▶ **Excerto**:

António Saraiva, eleito para um segundo mandato à frente da Confederação Empresarial de Portugal (CIP), defende que o que melhor protege os interesses de Portugal é um programa cautelar, mas antecipa que esse não será o caminho escolhido pelo Governo. A CIP está disponível para um acordo a três ou quatro anos do salário mínimo, desde que em paralelo se discutam os pontos do acordo de concertação de 2012 que não foram cumpridos. Alerta ainda para a “dimensão enorme” do impacto nas empresas do aumento do custo do trabalho extra a partir de Agosto e “tem legítimas expectativas” de que alguma coisa seja feita para contornar esse problema.

Tem defendido a necessidade de um consenso político em torno de várias matérias, nomeadamente a justiça, a reforma da administração pública ou a redução da burocracia. O que tem impedido esse consenso? É uma questão de táctica eleitoralista?
Não se tem obtido esse consenso por tácticas eleitoralistas. Os partidos quando estão na oposição têm um discurso e, lamentavelmente, quando chegam ao poder alteram esse discurso e têm outra praxis. Depois inverte-se a situação. Andamos há 40 anos nestes ciclos de alternância. Por que razão não temos hoje consenso sobre determinadas matérias, nomeadamente sobre a reforma da administração pública? Porque se quer chegar ao próximo acto eleitoral e contar as espingardas para se saber que força se tem à mesa das negociações. Este ciclo de tacticismos eleitorais tem de ser alterado.

Acredita que esse consenso ainda é possível?
É possível. O homem quando não muda por inteligência, muda por necessidade. A necessidade já chegou, estamos em emergência de acção. Vamos mudar por necessidade. Não creio que das próximas eleições [para o Parlamento Europeu] saia uma expressiva votação neste ou naquele partido, que lhe dê acrescida margem de manobra para liderar os consensos. Vamos levar isto até às legislativas e, nessa altura, os partidos vão ter de se sentar à mesa. Vamos chegar a um ponto em que os consensos vão ser obtidos. Não por inteligência, mas por necessidade.

▶ **Dados registados**:
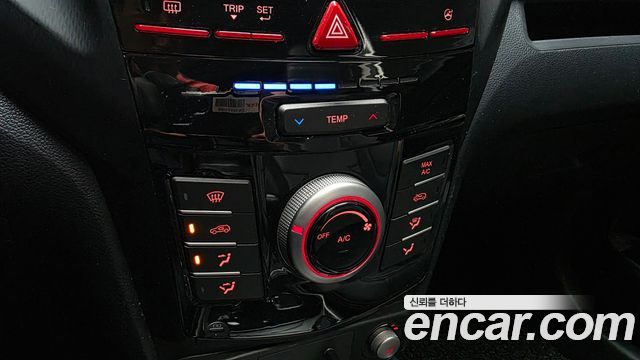 KG Mobility (SsangYong) Tivoli Air Diesel IX 2WD 2017 — фото 16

▶ **Exercícios**:
a. Transcreva da entrevista com António Saraiva o trecho entre "Acredita que esse" e "mas por necessidade.", inclusive.
b. Indique as matérias em que, segundo a entrevista com António Saraiva, ele tem defendido a necessidade de um consenso político.
c. Continue a entrevista com António Saraiva a partir da última frase apresentada.

▶ **Respostas aos problemas**:
a.
Acredita que esse consenso ainda é possível?
É possível. O homem quando não muda por inteligência, muda por necessidade. A necessidade já chegou, estamos em emergência de acção. Vamos mudar por necessidade. Não creio que das próximas eleições [para o Parlamento Europeu] saia uma expressiva votação neste ou naquele partido, que lhe dê acrescida margem de manobra para liderar os consensos. Vamos levar isto até às legislativas e, nessa altura, os partidos vão ter de se sentar à mesa. Vamos chegar a um ponto em que os consensos vão ser obtidos. Não por inteligência, mas por necessidade.

b. A justiça, a reforma da administração pública e a redução da burocracia.

c.
Numa altura em que temos de decidir a saída da troika esse consenso não deveria existir já?
Mesmo sem demonstrar internamente consenso, não acredito que o PS não tenha dado sinais de vontade de cumprir o que o programa de ajustamento nos tem imposto. E que dê credibilidade a uma saída, seja limpa ou cautelar. Costumo dizer que, independentemente do nome que lhe chamarmos, temos de ter muitas cautelas na saída, porque o regresso aos mercados se não for muito acautelado, pode fazer perigar a nossa situação.

O que considera que será mais útil a Portugal? Uma saída limpa ou um programa cautelar?
Defendo que um programa cautelar nos acautelaria mais da instabilidade dos mercados e das variáveis que não controlamos. Por outro lado, Portugal tem hoje pouca margem para pedir um cautelar, até porque estamos à beira de eleições europeias, e as instâncias comunitárias não estão tão disponíveis para tratar do caso português se for necessário. Portugal dificilmente fará um cautelar, porque tem feito tudo e já indiciou que faria uma saída limpa à irlandesa.
 
Na reunião que tiveram com o primeiro-ministro foi dada alguma indicação sobre qual é a posição do Governo?
O primeiro-ministro disse que até 5 de Maio tomaria uma posição. Entregou-nos um power point onde refere os indicadores de melhoria da economia portuguesa e um documento demonstrativo da burocracia processual de um cautelar. Não tomou nenhuma posição.

Subscreveu o Manifesto dos 70 porque defende a reestruturação da dívida?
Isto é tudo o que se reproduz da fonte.